→ Task requirements
Translate this sentence from the book review excerpt into Spanish: "The narrow door is the one all of us must pass through to reach salvation."

→ Text excerpt
>>>

The book’s title is taken from a homily Lisicky heard at mass during his deepest period of grief after Denise’s death. The narrow door is the one all of us must pass through to reach salvation. Its main story and the side bars are replete with pairings, couplings of many kinds: Vincent VanGogh and Paul Gaugin; Marvin Gaye and Tammi Terrell; Judy Collins and Joni Mitchell – a talismanic figure for Lisicky and Gess, both for her artistry and for the way she lived her life.
The end of Lisicky’s marriage to M is played out in the context of these other couplings, his shattering realization that M is seeing someone else: There is a person in my house, at my chair at the dining room table. In my refrigerator, on the toilet seat, feet on the bathtub, hands on the sink.
They have lived well, the two of them, Lisicky and ‘M’, with an apartment in Manhattan, a second home on the water. They’ve traveled everywhere together, to visiting writer gigs, readings and festivals, other fine literary events. Lisicky agonizes, ‘Who will I be if I have to leave him behind?’
In the early 2000s, Gess accepted a tenure track position in creative writing at Rowan University in Glassboro, NJ. This would turn out to be the last chapter in Denise’s life, though nobody had any reason to think so at the time. We were thrilled to have finally hired her after trying for many years. (By then she needed a regular paycheck and benefits.) She was no longer the literary star she’d set out to be. And yet, and yet, she radiated confidence and glamour.

<<<

→ Extracted material
>>>

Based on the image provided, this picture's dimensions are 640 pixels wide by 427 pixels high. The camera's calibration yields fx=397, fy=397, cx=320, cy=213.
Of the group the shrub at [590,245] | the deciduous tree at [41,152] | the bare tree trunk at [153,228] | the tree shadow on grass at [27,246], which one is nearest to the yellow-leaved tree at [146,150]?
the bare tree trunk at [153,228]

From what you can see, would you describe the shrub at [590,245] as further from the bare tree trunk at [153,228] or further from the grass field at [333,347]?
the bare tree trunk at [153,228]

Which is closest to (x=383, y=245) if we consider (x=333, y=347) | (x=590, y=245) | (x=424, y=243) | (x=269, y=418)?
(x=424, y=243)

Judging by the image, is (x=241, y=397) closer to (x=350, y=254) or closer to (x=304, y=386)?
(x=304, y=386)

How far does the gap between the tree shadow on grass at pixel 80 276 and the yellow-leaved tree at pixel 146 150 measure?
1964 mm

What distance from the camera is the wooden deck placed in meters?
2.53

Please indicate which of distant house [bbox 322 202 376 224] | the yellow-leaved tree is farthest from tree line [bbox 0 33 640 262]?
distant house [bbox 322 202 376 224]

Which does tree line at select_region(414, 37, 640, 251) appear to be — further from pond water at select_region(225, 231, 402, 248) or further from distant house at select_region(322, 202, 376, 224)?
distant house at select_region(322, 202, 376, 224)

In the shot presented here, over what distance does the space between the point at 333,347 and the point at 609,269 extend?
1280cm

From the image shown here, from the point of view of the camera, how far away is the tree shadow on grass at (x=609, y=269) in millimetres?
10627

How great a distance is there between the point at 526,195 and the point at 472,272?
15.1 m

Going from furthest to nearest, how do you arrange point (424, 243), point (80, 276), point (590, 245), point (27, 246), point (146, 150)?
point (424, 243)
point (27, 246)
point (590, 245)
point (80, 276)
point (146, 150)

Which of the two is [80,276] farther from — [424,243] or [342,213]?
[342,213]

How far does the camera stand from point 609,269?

<<<

→ Response area
La puerta estrecha es aquella por la que todos debemos pasar para alcanzar la salvación.